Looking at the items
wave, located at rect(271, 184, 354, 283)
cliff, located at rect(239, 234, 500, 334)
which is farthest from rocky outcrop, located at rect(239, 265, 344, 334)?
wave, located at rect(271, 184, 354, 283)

────────────────────

• Problem to solve:
Give the lines above as a JSON list of strings, one string per line, with blank lines left out.

• The completed task:
[
  "Looking at the items",
  "wave, located at rect(271, 184, 354, 283)",
  "cliff, located at rect(239, 234, 500, 334)",
  "which is farthest from rocky outcrop, located at rect(239, 265, 344, 334)?",
  "wave, located at rect(271, 184, 354, 283)"
]